>>>

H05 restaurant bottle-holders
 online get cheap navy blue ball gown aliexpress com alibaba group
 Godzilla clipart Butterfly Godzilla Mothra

<<<

How to complete this task:
Now write the data shown above out again, word for word.

Answer area:
H05 restaurant bottle-holders
 online get cheap navy blue ball gown aliexpress com alibaba group
 Godzilla clipart Butterfly Godzilla Mothra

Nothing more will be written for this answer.